▶ _Consignes_:
**1.** Pourriez-vous restituer mot pour mot le passage du texte sur Jacques Dupin qui commence aux mots « Le point d’où » et s'arrête après « cime, autre gisement. » ?
**2.** Pouvez-vous retaper à l'identique, dans les enregistrements, les lignes qui vont de celle contenant « In this scene » jusqu'à celle contenant « 6.10 metres », les deux incluses, et rien d'autre ?

Le 5 juillet dernier Jacques Dupin, en très mauvaise santé, accueillait ses amis à la librairie Tschann.
Plus de quarante livres ont jalonné sa vie : les poèmes et les exégèses des plus grands artistes de notre temps : Giacometti, Miró, Tàpies.
La Quinzaine littéraire, dans un moment difficile, dut à Dupin l’aide de Miró. Ce fut une aide salvatrice.
Parisien, il est éditeur, chez Maeght, puis à la galerie Lelong. Il fonde L’Éphémère et Derrière le miroir.
Provincial né à Privas, il se voulait homme de la terre. Dans son pays natal ont été célébrés ses quatre-vingts ans. Jacques Dupin, matière d’origine : ce fut le titre donné par la revue Faire-part à sa livraison de 2007. J’y avais publié le texte « Paysage palimpeste » repris ci-dessous.
Rimbaud ouvre ainsi l’une de ses Illuminations : « Enfant, certains ciels ont affiné mon optique. »
Rimbaud, ses mots, ses stations préférées – ses promontoires –, ses déambulations imaginaires, ses vues, on peut çà et là les trouver dans Dupin.
On reconnaît des traces. On les suit. On s’en écarte.
Un titre de recueil, explicitement, désigne une parenté – Une apparence de soupirail –, dont nous devons nous-même tisser les liens.
Les mots de Rimbaud articulent un art poétique de Dupin : « Écrire comme si je n’étais pas né. Les mots antérieurs : écroulés, dénudés, aspirés par le gouffre. Écrire sans les mots, comme si je naissais. »
(…)
« Je m’introduis dans ta prison. Pour que danse la belladone. Exprimant tout le poison dans mes yeux ouverts. Pour ta distraction, ta profondeur. » Les « belladones », femmes doubles, femmes complexes, dont les mains retiennent le sacré et le poison, belles et mauvaises femmes d’atours.
Le point d’où est parti Rimbaud fut la flache : « Dans une flache laissée par l’inondation du mois précédent ».
L’eau, dans le paysage de Dupin, ne stagne pas. Pas de mers non plus aux vagues en furie démâtant les navires.
Rien de commun, au regard, entre le paysage de l’Ardenne et celui de l’Ardèche. En Ardèche, « l’eau sans appui », et, « le bruit de l’eau plus bas, charrie des décombres clairs ».
En haut, dans les montagnes, sur les plateaux de l’Ardèche, le promontoire de l’épervier – oiseau vigile et filet collecteur du divers, de l’unité concassée en gravier. Et chercher l’unité au-delà de l’effritement ou de l’échancrure : « Te gravir, et, t’ayant gravie – quand la lumière ne prend plus appui sur les mots, et croule, et dévale –, te gravir encore. » Autre cime, autre gisement.

▶ _Matériel fourni_:
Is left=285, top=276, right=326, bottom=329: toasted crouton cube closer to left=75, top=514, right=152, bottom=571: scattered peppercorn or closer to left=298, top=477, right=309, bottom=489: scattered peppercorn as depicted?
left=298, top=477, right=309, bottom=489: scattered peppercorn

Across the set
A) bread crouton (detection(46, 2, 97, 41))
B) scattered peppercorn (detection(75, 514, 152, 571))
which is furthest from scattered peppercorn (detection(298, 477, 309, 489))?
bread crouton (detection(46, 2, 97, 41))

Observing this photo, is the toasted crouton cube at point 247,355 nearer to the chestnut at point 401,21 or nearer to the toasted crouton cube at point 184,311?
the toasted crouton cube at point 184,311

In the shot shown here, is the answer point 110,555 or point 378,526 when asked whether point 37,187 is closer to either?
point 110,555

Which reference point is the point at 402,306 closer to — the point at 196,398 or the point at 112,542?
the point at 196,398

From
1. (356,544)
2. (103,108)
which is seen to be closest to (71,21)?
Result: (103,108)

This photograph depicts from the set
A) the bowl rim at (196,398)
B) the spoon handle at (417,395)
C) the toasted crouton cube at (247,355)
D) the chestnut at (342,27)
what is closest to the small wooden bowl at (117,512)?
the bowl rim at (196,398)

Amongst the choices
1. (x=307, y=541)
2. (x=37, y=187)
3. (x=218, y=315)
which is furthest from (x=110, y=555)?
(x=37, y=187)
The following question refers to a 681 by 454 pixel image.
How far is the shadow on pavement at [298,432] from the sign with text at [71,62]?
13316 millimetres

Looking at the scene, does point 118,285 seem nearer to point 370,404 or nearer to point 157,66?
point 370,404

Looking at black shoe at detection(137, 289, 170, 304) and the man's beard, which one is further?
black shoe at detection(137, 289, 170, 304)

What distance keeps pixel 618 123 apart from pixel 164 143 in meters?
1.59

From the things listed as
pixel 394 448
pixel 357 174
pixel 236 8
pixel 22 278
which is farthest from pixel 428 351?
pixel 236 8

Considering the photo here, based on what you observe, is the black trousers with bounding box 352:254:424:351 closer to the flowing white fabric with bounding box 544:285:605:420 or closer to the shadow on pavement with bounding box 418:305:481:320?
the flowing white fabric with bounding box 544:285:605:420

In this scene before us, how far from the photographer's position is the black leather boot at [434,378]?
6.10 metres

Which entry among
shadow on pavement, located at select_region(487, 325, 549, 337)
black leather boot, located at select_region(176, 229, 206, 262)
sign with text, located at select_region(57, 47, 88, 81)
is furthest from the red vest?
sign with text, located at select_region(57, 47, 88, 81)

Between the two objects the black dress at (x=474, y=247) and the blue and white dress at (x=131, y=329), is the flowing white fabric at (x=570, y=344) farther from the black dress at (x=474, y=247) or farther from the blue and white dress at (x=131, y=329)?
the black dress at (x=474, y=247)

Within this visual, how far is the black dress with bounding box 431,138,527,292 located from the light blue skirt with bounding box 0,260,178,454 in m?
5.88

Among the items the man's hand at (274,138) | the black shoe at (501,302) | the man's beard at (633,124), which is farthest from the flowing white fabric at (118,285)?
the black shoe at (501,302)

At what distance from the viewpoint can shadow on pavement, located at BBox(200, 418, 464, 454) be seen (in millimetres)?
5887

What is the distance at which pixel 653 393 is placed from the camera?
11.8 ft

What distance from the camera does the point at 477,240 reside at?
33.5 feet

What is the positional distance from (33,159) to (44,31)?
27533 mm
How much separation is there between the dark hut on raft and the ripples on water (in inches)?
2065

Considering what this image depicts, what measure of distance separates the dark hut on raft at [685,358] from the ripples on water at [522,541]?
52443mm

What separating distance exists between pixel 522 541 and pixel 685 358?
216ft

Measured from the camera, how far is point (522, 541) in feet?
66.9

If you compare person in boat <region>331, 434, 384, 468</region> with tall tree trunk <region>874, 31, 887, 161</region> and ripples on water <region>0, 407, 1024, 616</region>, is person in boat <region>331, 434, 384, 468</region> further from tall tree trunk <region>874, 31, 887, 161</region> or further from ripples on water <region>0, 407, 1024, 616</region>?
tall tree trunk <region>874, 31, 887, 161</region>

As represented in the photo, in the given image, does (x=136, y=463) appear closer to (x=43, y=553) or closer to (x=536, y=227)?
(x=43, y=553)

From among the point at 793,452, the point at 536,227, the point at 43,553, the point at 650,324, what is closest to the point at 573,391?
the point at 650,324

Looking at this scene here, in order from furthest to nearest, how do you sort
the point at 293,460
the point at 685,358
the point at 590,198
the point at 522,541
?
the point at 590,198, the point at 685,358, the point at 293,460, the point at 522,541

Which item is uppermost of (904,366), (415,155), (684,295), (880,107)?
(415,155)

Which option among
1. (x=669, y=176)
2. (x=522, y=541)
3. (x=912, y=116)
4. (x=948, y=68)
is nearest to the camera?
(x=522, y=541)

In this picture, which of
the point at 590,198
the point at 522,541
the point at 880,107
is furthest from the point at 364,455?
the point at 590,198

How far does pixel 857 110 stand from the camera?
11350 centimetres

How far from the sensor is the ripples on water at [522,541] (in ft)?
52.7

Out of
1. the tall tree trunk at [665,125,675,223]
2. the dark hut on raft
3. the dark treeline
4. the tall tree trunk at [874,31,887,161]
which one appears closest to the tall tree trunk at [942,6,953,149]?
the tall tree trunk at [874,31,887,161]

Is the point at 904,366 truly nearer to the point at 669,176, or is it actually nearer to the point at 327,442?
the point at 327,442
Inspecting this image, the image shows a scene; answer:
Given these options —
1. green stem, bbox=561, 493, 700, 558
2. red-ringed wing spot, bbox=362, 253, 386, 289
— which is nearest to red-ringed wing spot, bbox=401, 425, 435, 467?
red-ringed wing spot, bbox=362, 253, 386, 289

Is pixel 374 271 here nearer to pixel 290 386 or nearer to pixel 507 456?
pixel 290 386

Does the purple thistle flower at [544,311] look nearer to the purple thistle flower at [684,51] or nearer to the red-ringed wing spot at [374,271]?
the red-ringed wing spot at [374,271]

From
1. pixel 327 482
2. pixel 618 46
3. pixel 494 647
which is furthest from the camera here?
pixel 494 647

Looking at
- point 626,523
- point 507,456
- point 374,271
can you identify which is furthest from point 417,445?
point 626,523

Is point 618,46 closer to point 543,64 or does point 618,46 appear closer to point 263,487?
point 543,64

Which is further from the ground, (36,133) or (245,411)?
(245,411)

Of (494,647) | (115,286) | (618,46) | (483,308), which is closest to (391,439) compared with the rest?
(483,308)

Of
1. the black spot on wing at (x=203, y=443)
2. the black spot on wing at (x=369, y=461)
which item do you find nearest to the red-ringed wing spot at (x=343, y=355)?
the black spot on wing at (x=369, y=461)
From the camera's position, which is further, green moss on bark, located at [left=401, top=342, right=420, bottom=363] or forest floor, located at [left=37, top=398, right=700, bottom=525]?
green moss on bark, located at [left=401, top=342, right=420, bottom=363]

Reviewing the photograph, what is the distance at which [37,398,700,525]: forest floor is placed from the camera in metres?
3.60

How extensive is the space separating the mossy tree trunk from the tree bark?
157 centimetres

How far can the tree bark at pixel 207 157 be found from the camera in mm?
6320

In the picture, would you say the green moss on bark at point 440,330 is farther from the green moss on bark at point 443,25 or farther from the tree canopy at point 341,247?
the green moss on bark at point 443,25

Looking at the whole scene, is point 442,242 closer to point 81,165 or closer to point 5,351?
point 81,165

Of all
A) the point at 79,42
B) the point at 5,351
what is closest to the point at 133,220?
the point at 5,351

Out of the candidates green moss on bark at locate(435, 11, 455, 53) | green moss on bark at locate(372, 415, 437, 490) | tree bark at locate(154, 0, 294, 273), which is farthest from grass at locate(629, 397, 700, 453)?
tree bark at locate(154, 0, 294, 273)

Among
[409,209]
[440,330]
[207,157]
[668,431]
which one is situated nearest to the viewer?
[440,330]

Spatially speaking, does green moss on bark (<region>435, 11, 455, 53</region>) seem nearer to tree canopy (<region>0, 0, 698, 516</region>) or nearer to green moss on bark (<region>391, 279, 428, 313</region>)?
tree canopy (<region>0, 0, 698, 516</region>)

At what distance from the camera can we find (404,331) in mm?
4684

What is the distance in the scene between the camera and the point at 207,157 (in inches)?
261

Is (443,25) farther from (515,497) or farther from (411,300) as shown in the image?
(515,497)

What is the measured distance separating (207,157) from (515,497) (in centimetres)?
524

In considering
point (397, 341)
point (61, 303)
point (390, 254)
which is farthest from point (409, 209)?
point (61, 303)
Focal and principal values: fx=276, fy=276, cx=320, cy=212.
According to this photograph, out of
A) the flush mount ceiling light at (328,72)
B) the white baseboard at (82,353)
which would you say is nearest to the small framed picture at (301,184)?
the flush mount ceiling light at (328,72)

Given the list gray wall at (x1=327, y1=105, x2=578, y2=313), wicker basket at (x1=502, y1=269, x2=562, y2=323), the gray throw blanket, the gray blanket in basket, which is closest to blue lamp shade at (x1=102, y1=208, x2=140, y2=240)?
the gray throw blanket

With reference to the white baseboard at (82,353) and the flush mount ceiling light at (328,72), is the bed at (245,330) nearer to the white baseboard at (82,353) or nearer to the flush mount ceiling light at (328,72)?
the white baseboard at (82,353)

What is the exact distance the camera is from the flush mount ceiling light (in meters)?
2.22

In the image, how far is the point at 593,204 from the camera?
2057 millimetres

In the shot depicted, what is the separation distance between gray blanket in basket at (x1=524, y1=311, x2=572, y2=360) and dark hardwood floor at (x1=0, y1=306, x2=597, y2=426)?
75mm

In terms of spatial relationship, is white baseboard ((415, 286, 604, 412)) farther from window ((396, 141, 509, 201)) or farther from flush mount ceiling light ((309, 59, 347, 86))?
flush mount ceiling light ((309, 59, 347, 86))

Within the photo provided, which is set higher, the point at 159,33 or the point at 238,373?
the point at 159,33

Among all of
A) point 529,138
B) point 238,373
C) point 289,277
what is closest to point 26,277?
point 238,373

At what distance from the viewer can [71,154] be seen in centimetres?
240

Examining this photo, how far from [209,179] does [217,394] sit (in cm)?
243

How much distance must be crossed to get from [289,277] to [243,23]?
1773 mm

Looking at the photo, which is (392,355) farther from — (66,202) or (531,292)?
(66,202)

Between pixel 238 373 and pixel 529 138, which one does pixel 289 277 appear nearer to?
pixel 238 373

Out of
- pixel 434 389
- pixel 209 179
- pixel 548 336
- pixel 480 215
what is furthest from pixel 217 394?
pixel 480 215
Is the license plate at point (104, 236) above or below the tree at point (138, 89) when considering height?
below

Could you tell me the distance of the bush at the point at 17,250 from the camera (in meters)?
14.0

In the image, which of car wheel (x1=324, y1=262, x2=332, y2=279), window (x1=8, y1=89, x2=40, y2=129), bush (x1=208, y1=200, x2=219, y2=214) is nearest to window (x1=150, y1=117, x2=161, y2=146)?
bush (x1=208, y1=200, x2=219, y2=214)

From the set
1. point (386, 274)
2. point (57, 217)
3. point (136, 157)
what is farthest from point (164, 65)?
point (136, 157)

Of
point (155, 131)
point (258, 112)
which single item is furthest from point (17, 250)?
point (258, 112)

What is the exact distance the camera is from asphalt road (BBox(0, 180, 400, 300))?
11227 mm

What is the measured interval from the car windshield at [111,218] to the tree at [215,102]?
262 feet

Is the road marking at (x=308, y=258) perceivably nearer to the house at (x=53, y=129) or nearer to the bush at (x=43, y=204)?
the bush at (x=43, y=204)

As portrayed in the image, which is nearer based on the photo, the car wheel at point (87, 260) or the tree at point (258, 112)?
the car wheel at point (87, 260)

▶ _Réponses de l'exercice_:
**1.**
Le point d’où est parti Rimbaud fut la flache : « Dans une flache laissée par l’inondation du mois précédent ».
L’eau, dans le paysage de Dupin, ne stagne pas. Pas de mers non plus aux vagues en furie démâtant les navires.
Rien de commun, au regard, entre le paysage de l’Ardenne et celui de l’Ardèche. En Ardèche, « l’eau sans appui », et, « le bruit de l’eau plus bas, charrie des décombres clairs ».
En haut, dans les montagnes, sur les plateaux de l’Ardèche, le promontoire de l’épervier – oiseau vigile et filet collecteur du divers, de l’unité concassée en gravier. Et chercher l’unité au-delà de l’effritement ou de l’échancrure : « Te gravir, et, t’ayant gravie – quand la lumière ne prend plus appui sur les mots, et croule, et dévale –, te gravir encore. » Autre cime, autre gisement.

**2.**
In this scene before us, how far from the photographer's position is the black leather boot at [434,378]?
6.10 metres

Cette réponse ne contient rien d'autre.